→ **Requirements**
1 – The equity compensation post says the history of stock intertwines with other things. List each of them.
2 – In the equity compensation post, transcribe the passage starting with "It’s layoff season, and" and going on through "addition to cash?".

→ **Page excerpt**
⟨

The Equity Compensation Hack

March 2023

This post is a draft. Content may be incomplete or missing.

It’s layoff season, and lots of people are looking for jobs and/or getting hired right now. Today we’re going to take a break from software and talk about equity-based compensation instead. Much has been written in this area; the Holloway Guide for this is a great place to start if you want the details. However, I wanted to start at a much higher level, and answer foundational questions like

  • Why is the company I’m talking to offering to pay me in stock in addition to cash?
  • Why are they more willing to negotiate on stock awards than cash?

The short answer for both these questions is because then they don’t have to pay you. But let’s dig in a little bit and see what that means! 🙂

(Before we move on, since this touches on finance, I’m should to point out this is not financial advice. I’ll do my best to give you helpful background info, but ultimately, if you need information to make a financial decision, you should always talk to a professional!)

Background: The Origin of Stock

The history of stock is long and winding, and intertwines with several other developments in law and finance, as well as quite a bit of uh, financial engineering (read: fuckery). But, ultimately, stock started out as a tool for managing ownership in a company. So let’s review what we know about companies.

⟩

→ **Collected material**
⟨

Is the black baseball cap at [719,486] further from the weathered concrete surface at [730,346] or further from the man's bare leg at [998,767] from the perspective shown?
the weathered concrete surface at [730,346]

⟩

→ **Complete answers**
1 –
- Developments in law
- Developments in finance
- Financial engineering

2 –
It’s layoff season, and lots of people are looking for jobs and/or getting hired right now. Today we’re going to take a break from software and talk about equity-based compensation instead. Much has been written in this area; the Holloway Guide for this is a great place to start if you want the details. However, I wanted to start at a much higher level, and answer foundational questions like

  • Why is the company I’m talking to offering to pay me in stock in addition to cash?